# TASK PROMPT
Collect every line of the rows below that contains the string "instances", and match case exactly.

..............................

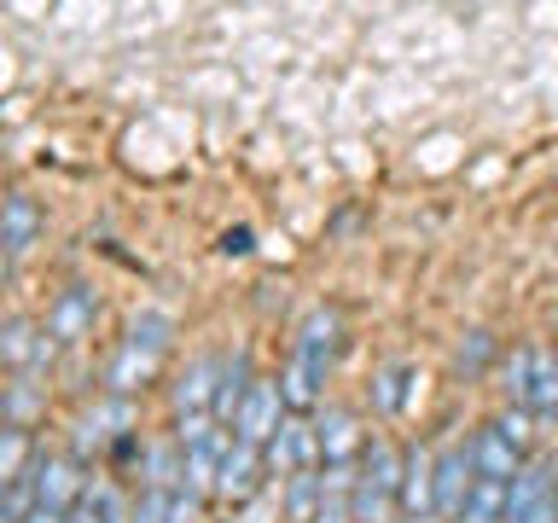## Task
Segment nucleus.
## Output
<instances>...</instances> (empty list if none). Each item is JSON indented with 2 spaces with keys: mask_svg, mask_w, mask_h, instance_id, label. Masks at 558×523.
Masks as SVG:
<instances>
[{
  "mask_svg": "<svg viewBox=\"0 0 558 523\" xmlns=\"http://www.w3.org/2000/svg\"><path fill=\"white\" fill-rule=\"evenodd\" d=\"M233 523H239V518H233Z\"/></svg>",
  "mask_w": 558,
  "mask_h": 523,
  "instance_id": "obj_31",
  "label": "nucleus"
},
{
  "mask_svg": "<svg viewBox=\"0 0 558 523\" xmlns=\"http://www.w3.org/2000/svg\"><path fill=\"white\" fill-rule=\"evenodd\" d=\"M488 355H495V338H488V331H471L453 361H460V373H465V378H477L483 366H488Z\"/></svg>",
  "mask_w": 558,
  "mask_h": 523,
  "instance_id": "obj_25",
  "label": "nucleus"
},
{
  "mask_svg": "<svg viewBox=\"0 0 558 523\" xmlns=\"http://www.w3.org/2000/svg\"><path fill=\"white\" fill-rule=\"evenodd\" d=\"M35 408H41V384H35V366H24L7 384V425H29Z\"/></svg>",
  "mask_w": 558,
  "mask_h": 523,
  "instance_id": "obj_22",
  "label": "nucleus"
},
{
  "mask_svg": "<svg viewBox=\"0 0 558 523\" xmlns=\"http://www.w3.org/2000/svg\"><path fill=\"white\" fill-rule=\"evenodd\" d=\"M256 390V373H251V349H233L221 366V390H216V418L221 425H233L239 408H244V396Z\"/></svg>",
  "mask_w": 558,
  "mask_h": 523,
  "instance_id": "obj_15",
  "label": "nucleus"
},
{
  "mask_svg": "<svg viewBox=\"0 0 558 523\" xmlns=\"http://www.w3.org/2000/svg\"><path fill=\"white\" fill-rule=\"evenodd\" d=\"M94 314H99V296L87 291V285H64L59 296H52V308H47V338L52 343H82L87 331H94Z\"/></svg>",
  "mask_w": 558,
  "mask_h": 523,
  "instance_id": "obj_10",
  "label": "nucleus"
},
{
  "mask_svg": "<svg viewBox=\"0 0 558 523\" xmlns=\"http://www.w3.org/2000/svg\"><path fill=\"white\" fill-rule=\"evenodd\" d=\"M471 465H477V477H518V471H523V448L500 425H483L477 436H471Z\"/></svg>",
  "mask_w": 558,
  "mask_h": 523,
  "instance_id": "obj_12",
  "label": "nucleus"
},
{
  "mask_svg": "<svg viewBox=\"0 0 558 523\" xmlns=\"http://www.w3.org/2000/svg\"><path fill=\"white\" fill-rule=\"evenodd\" d=\"M279 483H286V500H279L286 523H314V512H320V500H326L320 471H291V477H279Z\"/></svg>",
  "mask_w": 558,
  "mask_h": 523,
  "instance_id": "obj_16",
  "label": "nucleus"
},
{
  "mask_svg": "<svg viewBox=\"0 0 558 523\" xmlns=\"http://www.w3.org/2000/svg\"><path fill=\"white\" fill-rule=\"evenodd\" d=\"M262 471H268V453H262V442H244V436H233L221 453V477H216V495L221 500H251L262 488Z\"/></svg>",
  "mask_w": 558,
  "mask_h": 523,
  "instance_id": "obj_8",
  "label": "nucleus"
},
{
  "mask_svg": "<svg viewBox=\"0 0 558 523\" xmlns=\"http://www.w3.org/2000/svg\"><path fill=\"white\" fill-rule=\"evenodd\" d=\"M530 413L535 418H558V349H541L535 361V390H530Z\"/></svg>",
  "mask_w": 558,
  "mask_h": 523,
  "instance_id": "obj_20",
  "label": "nucleus"
},
{
  "mask_svg": "<svg viewBox=\"0 0 558 523\" xmlns=\"http://www.w3.org/2000/svg\"><path fill=\"white\" fill-rule=\"evenodd\" d=\"M64 523H99V512H94V506H87V500H76V506H70V512H64Z\"/></svg>",
  "mask_w": 558,
  "mask_h": 523,
  "instance_id": "obj_28",
  "label": "nucleus"
},
{
  "mask_svg": "<svg viewBox=\"0 0 558 523\" xmlns=\"http://www.w3.org/2000/svg\"><path fill=\"white\" fill-rule=\"evenodd\" d=\"M129 425H134L129 396H105L94 413L76 418V436H70V448H76V460H87V453H111L122 436H129Z\"/></svg>",
  "mask_w": 558,
  "mask_h": 523,
  "instance_id": "obj_5",
  "label": "nucleus"
},
{
  "mask_svg": "<svg viewBox=\"0 0 558 523\" xmlns=\"http://www.w3.org/2000/svg\"><path fill=\"white\" fill-rule=\"evenodd\" d=\"M35 233H41V209H35V198L29 192H12L7 198V279L17 273V262L29 256V244H35Z\"/></svg>",
  "mask_w": 558,
  "mask_h": 523,
  "instance_id": "obj_14",
  "label": "nucleus"
},
{
  "mask_svg": "<svg viewBox=\"0 0 558 523\" xmlns=\"http://www.w3.org/2000/svg\"><path fill=\"white\" fill-rule=\"evenodd\" d=\"M401 477H408V453L390 436H373L355 465V523H390L401 512Z\"/></svg>",
  "mask_w": 558,
  "mask_h": 523,
  "instance_id": "obj_1",
  "label": "nucleus"
},
{
  "mask_svg": "<svg viewBox=\"0 0 558 523\" xmlns=\"http://www.w3.org/2000/svg\"><path fill=\"white\" fill-rule=\"evenodd\" d=\"M221 366H227V355H198V361L186 366V378L174 384V408H181V418H186V413H216Z\"/></svg>",
  "mask_w": 558,
  "mask_h": 523,
  "instance_id": "obj_11",
  "label": "nucleus"
},
{
  "mask_svg": "<svg viewBox=\"0 0 558 523\" xmlns=\"http://www.w3.org/2000/svg\"><path fill=\"white\" fill-rule=\"evenodd\" d=\"M35 506H41V495H35V477L0 483V523H29Z\"/></svg>",
  "mask_w": 558,
  "mask_h": 523,
  "instance_id": "obj_24",
  "label": "nucleus"
},
{
  "mask_svg": "<svg viewBox=\"0 0 558 523\" xmlns=\"http://www.w3.org/2000/svg\"><path fill=\"white\" fill-rule=\"evenodd\" d=\"M279 425H286V390H279L274 378H256V390L244 396V408H239V418H233V436L268 448Z\"/></svg>",
  "mask_w": 558,
  "mask_h": 523,
  "instance_id": "obj_9",
  "label": "nucleus"
},
{
  "mask_svg": "<svg viewBox=\"0 0 558 523\" xmlns=\"http://www.w3.org/2000/svg\"><path fill=\"white\" fill-rule=\"evenodd\" d=\"M338 343H343V314L338 308H308V320L296 326V349L291 361L308 366L314 378L331 373V361H338Z\"/></svg>",
  "mask_w": 558,
  "mask_h": 523,
  "instance_id": "obj_6",
  "label": "nucleus"
},
{
  "mask_svg": "<svg viewBox=\"0 0 558 523\" xmlns=\"http://www.w3.org/2000/svg\"><path fill=\"white\" fill-rule=\"evenodd\" d=\"M169 314H140V320L129 326V343L117 349V361L105 366V390L111 396H134L140 384H151L157 373V361H163V349H169Z\"/></svg>",
  "mask_w": 558,
  "mask_h": 523,
  "instance_id": "obj_2",
  "label": "nucleus"
},
{
  "mask_svg": "<svg viewBox=\"0 0 558 523\" xmlns=\"http://www.w3.org/2000/svg\"><path fill=\"white\" fill-rule=\"evenodd\" d=\"M29 477V425H7L0 430V483Z\"/></svg>",
  "mask_w": 558,
  "mask_h": 523,
  "instance_id": "obj_23",
  "label": "nucleus"
},
{
  "mask_svg": "<svg viewBox=\"0 0 558 523\" xmlns=\"http://www.w3.org/2000/svg\"><path fill=\"white\" fill-rule=\"evenodd\" d=\"M221 251L227 256H251L256 244H251V227H233V233H221Z\"/></svg>",
  "mask_w": 558,
  "mask_h": 523,
  "instance_id": "obj_27",
  "label": "nucleus"
},
{
  "mask_svg": "<svg viewBox=\"0 0 558 523\" xmlns=\"http://www.w3.org/2000/svg\"><path fill=\"white\" fill-rule=\"evenodd\" d=\"M320 453H326V465H355L361 453H366V442H361V425H355V413L349 408H326L320 418Z\"/></svg>",
  "mask_w": 558,
  "mask_h": 523,
  "instance_id": "obj_13",
  "label": "nucleus"
},
{
  "mask_svg": "<svg viewBox=\"0 0 558 523\" xmlns=\"http://www.w3.org/2000/svg\"><path fill=\"white\" fill-rule=\"evenodd\" d=\"M535 361H541V349H535V343H518L512 355L500 361V396L512 401V408H530V390H535Z\"/></svg>",
  "mask_w": 558,
  "mask_h": 523,
  "instance_id": "obj_17",
  "label": "nucleus"
},
{
  "mask_svg": "<svg viewBox=\"0 0 558 523\" xmlns=\"http://www.w3.org/2000/svg\"><path fill=\"white\" fill-rule=\"evenodd\" d=\"M169 488H146V495L134 500V518L129 523H169Z\"/></svg>",
  "mask_w": 558,
  "mask_h": 523,
  "instance_id": "obj_26",
  "label": "nucleus"
},
{
  "mask_svg": "<svg viewBox=\"0 0 558 523\" xmlns=\"http://www.w3.org/2000/svg\"><path fill=\"white\" fill-rule=\"evenodd\" d=\"M413 366L408 361H390V366H378V378H373V413H384V418H390V413H401V408H408V401H413Z\"/></svg>",
  "mask_w": 558,
  "mask_h": 523,
  "instance_id": "obj_19",
  "label": "nucleus"
},
{
  "mask_svg": "<svg viewBox=\"0 0 558 523\" xmlns=\"http://www.w3.org/2000/svg\"><path fill=\"white\" fill-rule=\"evenodd\" d=\"M408 523H436V518H408Z\"/></svg>",
  "mask_w": 558,
  "mask_h": 523,
  "instance_id": "obj_30",
  "label": "nucleus"
},
{
  "mask_svg": "<svg viewBox=\"0 0 558 523\" xmlns=\"http://www.w3.org/2000/svg\"><path fill=\"white\" fill-rule=\"evenodd\" d=\"M506 495H512V477H477L465 495L460 523H506Z\"/></svg>",
  "mask_w": 558,
  "mask_h": 523,
  "instance_id": "obj_18",
  "label": "nucleus"
},
{
  "mask_svg": "<svg viewBox=\"0 0 558 523\" xmlns=\"http://www.w3.org/2000/svg\"><path fill=\"white\" fill-rule=\"evenodd\" d=\"M29 523H64V512H59V506H35Z\"/></svg>",
  "mask_w": 558,
  "mask_h": 523,
  "instance_id": "obj_29",
  "label": "nucleus"
},
{
  "mask_svg": "<svg viewBox=\"0 0 558 523\" xmlns=\"http://www.w3.org/2000/svg\"><path fill=\"white\" fill-rule=\"evenodd\" d=\"M262 453H268L274 477H291V471H320V460H326V453H320V425H314V418H286Z\"/></svg>",
  "mask_w": 558,
  "mask_h": 523,
  "instance_id": "obj_4",
  "label": "nucleus"
},
{
  "mask_svg": "<svg viewBox=\"0 0 558 523\" xmlns=\"http://www.w3.org/2000/svg\"><path fill=\"white\" fill-rule=\"evenodd\" d=\"M506 523H558V460H530L512 477Z\"/></svg>",
  "mask_w": 558,
  "mask_h": 523,
  "instance_id": "obj_3",
  "label": "nucleus"
},
{
  "mask_svg": "<svg viewBox=\"0 0 558 523\" xmlns=\"http://www.w3.org/2000/svg\"><path fill=\"white\" fill-rule=\"evenodd\" d=\"M471 483H477V465H471V442H448L442 453H436V518H453V523H460Z\"/></svg>",
  "mask_w": 558,
  "mask_h": 523,
  "instance_id": "obj_7",
  "label": "nucleus"
},
{
  "mask_svg": "<svg viewBox=\"0 0 558 523\" xmlns=\"http://www.w3.org/2000/svg\"><path fill=\"white\" fill-rule=\"evenodd\" d=\"M35 349H41V338H35V326L24 320V314H12L7 331H0V355H7L12 373H24V366L35 361Z\"/></svg>",
  "mask_w": 558,
  "mask_h": 523,
  "instance_id": "obj_21",
  "label": "nucleus"
}]
</instances>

..............................

# WRITTEN SOLUTION
<instances>...</instances> (empty list if none). Each item is JSON indented with 2 spaces with keys: mask_svg, mask_w, mask_h, instance_id, label. Masks at 558×523.
<instances>
</instances>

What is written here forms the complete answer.